Trecho fornecido:
O juiz foi submetido a uma sindicância da vida pregressa, a verificação da aptidão física, mental e psicológica, e uma avaliação de sua capacidade técnica e jurídica. O relator disse que Holland tentou evitar essa avaliação, tendo deixado de comparecer em duas oportunidades agendadas.
A banca avaliadora foi presidida pelo vice-diretor da Escola Paulista da Magistratura, desembargador Milton Paulo de Carvalho Filho, e composta pelos desembargadores Adalberto José Queiroz Telles de Camargo Aranha Filho, Luciana Almeida Prado Bresciani e Renato Rangel Desinano, conselheiros da escola.
A banca avaliadora concluiu “pela baixa compreensão do conteúdo dos cursos e de capacidade de sua exposição; incorreção da quase totalidade das respostas, muitas descontextualizadas, demonstrando desatualização no direito; declarou-se, portanto, diante dos votos proferidos, o aproveitamento insatisfatório do magistrado”.

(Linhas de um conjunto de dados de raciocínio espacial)
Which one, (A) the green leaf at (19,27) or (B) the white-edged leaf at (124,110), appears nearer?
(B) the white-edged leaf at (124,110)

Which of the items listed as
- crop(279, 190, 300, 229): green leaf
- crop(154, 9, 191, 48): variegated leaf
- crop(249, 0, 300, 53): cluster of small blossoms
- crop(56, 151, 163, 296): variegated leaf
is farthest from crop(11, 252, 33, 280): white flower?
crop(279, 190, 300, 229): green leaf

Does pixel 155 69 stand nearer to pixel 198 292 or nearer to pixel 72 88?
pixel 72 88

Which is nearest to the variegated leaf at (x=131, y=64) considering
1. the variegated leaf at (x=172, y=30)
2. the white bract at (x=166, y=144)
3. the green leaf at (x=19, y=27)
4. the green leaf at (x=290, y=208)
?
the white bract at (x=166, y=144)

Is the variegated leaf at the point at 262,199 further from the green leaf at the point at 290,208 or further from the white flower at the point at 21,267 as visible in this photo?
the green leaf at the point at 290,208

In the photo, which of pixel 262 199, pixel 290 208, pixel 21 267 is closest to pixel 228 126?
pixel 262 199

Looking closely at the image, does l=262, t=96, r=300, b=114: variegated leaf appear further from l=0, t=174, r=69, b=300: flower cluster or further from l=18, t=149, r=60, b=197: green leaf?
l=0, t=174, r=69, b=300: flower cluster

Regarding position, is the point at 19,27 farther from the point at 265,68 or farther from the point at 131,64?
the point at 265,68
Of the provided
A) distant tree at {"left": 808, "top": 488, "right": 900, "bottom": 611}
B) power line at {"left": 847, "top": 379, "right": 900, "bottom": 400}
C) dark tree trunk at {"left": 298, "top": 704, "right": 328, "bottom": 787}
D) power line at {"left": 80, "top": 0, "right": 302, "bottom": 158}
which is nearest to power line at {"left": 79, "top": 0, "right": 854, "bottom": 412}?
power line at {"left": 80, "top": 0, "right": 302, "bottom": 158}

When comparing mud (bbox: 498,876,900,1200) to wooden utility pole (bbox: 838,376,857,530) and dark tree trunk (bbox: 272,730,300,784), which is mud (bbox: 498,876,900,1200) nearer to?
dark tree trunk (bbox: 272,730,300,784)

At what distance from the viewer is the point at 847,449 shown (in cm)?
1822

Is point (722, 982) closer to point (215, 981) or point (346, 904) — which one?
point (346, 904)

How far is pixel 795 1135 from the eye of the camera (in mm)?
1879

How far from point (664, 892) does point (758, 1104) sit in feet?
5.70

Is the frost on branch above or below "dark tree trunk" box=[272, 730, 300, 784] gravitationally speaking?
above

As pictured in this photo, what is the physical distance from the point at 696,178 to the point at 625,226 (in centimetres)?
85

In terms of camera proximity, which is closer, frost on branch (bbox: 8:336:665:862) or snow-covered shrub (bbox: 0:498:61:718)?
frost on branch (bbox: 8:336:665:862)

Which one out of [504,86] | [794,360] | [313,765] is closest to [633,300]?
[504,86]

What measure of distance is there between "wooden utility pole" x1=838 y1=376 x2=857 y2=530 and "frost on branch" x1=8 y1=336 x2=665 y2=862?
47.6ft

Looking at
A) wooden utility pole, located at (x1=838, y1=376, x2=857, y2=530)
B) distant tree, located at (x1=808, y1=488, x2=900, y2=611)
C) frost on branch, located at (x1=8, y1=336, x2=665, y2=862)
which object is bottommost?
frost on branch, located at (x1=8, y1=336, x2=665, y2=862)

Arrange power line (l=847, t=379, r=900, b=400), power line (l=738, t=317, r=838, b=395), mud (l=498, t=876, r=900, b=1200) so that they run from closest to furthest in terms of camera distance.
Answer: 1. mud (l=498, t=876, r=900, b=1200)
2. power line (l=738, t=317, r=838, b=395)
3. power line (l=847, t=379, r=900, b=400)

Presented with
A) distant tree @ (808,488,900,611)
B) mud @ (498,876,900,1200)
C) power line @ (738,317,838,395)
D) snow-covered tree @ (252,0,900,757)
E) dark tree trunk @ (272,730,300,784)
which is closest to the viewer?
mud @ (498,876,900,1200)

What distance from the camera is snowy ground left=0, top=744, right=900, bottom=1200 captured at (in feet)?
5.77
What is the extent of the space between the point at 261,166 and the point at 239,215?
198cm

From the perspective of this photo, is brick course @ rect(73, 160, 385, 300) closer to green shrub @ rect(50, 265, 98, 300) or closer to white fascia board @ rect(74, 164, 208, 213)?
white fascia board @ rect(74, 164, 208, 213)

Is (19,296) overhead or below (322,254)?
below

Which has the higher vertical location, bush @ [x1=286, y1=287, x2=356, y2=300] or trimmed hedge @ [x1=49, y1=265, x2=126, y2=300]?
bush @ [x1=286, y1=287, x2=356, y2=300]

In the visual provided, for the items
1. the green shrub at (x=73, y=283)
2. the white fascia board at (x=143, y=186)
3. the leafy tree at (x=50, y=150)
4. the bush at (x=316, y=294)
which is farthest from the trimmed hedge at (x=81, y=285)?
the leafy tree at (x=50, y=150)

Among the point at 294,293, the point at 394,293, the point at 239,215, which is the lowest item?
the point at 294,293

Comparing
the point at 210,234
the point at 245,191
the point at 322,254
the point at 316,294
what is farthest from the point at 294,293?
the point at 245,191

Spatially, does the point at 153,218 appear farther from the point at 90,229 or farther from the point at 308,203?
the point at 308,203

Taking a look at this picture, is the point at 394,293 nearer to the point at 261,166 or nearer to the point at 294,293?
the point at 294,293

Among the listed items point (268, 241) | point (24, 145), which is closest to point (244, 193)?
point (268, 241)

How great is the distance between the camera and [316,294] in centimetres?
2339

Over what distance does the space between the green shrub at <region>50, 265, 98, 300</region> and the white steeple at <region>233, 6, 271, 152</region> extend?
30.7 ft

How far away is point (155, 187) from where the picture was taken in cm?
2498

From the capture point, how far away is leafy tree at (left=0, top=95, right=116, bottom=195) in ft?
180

Lista de tarefas:
A - Segundo o texto sobre a avaliação do juiz, quem presidiu a banca avaliadora?
B - Dê continuidade ao texto sobre a avaliação do juiz a partir do ponto em que ele termina.
Os dados não têm relação com o texto sobre a avaliação do juiz.

Respostas dadas:
A - O vice-diretor da Escola Paulista da Magistratura, desembargador Milton Paulo de Carvalho Filho.

B -
O relator destacou que as perguntas se referiam a aspectos elementares do Direito Público, Direito Penal e Direito Privado, “destituídas de qualquer viés que pudesse surpreender o interessado”. “Giraram em torno de matérias da rotina forense”, disse.
Soares de Mello entendeu que “outra não poderia ser a conclusão da banca”. Ele leu algumas perguntas e respostas, durante o resumo de seu voto.
O relator votou pelo indeferimento do pedido: “É temerário recolocar o requerente, comprovadamente destituído de preparo técnico e jurídico, para praticar atos jurisdicionais de extrema relevância, capazes de comprometer a vida e os bens dos jurisdicionados”.
Soares de Mello lembrou que o juiz em disponibilidade também está obrigado a aprimoramento cultural, capacitação e atualização.
“O indeferimento, repito, não se liga à conduta que o levou à disponibilidade, mas sim ao descumprimento, por quase 30 anos, do dever a que estão sujeitos todos os integrantes da magistratura nacional de estudar o Direito, capacitar-se e manter-se atualizado com respeito a leis, normas e jurisprudência”, concluiu.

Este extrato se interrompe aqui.